Your objective
Duplicate the lines below without any changes, everything from the line containing "From the group" down to the line containing "which one is furthest from washing", including both of those lines.

Lines of data
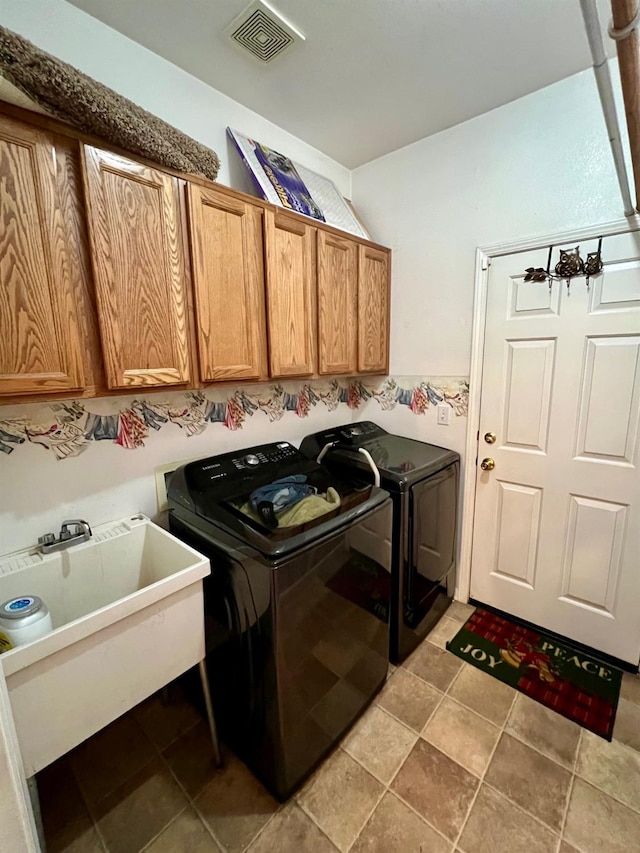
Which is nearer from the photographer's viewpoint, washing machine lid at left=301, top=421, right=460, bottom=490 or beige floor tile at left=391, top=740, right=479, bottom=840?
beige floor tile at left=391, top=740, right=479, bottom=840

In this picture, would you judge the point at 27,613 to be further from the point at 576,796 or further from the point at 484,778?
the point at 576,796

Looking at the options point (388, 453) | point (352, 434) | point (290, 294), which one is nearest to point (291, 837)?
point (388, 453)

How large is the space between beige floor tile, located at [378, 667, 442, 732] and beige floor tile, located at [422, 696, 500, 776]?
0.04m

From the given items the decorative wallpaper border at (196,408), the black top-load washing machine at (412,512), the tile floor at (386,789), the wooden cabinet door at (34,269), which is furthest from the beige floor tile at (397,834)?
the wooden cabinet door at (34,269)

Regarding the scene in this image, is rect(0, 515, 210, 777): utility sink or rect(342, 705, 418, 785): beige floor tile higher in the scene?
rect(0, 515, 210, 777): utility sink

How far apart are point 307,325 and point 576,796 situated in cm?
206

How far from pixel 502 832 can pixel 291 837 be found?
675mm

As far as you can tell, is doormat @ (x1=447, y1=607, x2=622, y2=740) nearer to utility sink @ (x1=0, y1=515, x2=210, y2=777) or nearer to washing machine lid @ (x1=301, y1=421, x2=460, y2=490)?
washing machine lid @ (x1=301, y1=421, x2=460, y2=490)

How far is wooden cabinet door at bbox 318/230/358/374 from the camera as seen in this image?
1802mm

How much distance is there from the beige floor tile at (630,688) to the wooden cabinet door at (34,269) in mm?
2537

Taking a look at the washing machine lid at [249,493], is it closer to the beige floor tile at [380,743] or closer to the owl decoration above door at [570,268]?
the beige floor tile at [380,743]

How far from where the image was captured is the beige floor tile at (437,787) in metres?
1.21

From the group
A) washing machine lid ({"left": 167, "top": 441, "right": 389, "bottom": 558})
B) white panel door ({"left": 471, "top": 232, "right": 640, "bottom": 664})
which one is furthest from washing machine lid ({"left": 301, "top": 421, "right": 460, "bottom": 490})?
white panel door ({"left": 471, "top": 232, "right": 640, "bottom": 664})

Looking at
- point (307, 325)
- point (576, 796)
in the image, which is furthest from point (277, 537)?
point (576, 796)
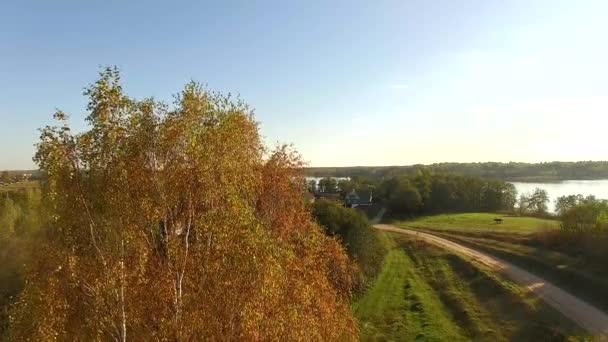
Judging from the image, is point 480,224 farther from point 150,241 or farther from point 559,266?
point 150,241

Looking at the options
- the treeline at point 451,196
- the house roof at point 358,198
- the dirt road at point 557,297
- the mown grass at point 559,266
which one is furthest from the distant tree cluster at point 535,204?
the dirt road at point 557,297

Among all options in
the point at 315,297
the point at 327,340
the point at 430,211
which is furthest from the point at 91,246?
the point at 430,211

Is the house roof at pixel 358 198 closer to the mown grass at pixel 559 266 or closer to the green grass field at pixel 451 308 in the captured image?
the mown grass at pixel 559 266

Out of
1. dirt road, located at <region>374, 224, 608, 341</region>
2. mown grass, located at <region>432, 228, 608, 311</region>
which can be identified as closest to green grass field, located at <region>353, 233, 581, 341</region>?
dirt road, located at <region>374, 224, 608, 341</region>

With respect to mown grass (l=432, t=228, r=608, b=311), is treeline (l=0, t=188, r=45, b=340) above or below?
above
---
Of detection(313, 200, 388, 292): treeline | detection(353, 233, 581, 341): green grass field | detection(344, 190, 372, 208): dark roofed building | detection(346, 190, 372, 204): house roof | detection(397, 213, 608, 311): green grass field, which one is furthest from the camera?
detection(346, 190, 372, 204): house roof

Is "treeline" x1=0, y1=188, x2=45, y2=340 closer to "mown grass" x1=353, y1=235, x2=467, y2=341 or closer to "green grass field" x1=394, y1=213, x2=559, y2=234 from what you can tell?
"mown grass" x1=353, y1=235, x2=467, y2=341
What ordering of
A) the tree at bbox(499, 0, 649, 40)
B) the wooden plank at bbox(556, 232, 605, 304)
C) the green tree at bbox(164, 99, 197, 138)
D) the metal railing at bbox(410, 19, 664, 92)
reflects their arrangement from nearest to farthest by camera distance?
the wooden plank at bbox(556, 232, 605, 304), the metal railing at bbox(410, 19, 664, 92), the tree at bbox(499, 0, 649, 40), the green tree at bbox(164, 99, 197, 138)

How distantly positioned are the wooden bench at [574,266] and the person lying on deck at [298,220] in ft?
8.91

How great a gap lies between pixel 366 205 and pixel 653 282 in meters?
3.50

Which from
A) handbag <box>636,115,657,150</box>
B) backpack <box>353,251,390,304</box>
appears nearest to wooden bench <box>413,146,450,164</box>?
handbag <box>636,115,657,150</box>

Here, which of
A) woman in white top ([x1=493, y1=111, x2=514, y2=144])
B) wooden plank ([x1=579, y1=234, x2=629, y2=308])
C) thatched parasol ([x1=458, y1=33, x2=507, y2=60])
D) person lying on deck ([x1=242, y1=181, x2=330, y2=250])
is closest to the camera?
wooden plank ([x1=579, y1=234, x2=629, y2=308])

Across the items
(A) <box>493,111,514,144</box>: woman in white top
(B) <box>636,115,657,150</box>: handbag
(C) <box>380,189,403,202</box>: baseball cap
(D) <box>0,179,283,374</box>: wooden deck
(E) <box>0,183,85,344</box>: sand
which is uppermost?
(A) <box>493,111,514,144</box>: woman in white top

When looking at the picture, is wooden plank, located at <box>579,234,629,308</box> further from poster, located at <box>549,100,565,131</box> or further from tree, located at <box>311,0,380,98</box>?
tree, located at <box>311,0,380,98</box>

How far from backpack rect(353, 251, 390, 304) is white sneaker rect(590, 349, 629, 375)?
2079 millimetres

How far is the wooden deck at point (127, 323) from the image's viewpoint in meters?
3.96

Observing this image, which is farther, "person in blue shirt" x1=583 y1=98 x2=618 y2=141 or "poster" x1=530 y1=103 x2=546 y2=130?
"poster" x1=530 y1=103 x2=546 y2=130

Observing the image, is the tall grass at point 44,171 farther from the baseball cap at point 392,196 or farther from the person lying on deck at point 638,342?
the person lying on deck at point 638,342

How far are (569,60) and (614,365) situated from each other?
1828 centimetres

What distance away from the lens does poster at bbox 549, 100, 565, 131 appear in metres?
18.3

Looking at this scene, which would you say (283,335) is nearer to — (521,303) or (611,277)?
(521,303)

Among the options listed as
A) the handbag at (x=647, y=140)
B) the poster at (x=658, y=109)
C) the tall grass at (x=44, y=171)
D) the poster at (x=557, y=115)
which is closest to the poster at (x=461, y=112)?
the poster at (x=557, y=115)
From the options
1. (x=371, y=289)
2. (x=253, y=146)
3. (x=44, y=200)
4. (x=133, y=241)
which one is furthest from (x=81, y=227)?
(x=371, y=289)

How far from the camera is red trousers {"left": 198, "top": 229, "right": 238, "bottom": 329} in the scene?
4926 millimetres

Full output
From the group
A) washing machine lid ({"left": 167, "top": 441, "right": 389, "bottom": 558})
B) white panel door ({"left": 471, "top": 232, "right": 640, "bottom": 664})
which one is furthest from washing machine lid ({"left": 301, "top": 421, "right": 460, "bottom": 490})?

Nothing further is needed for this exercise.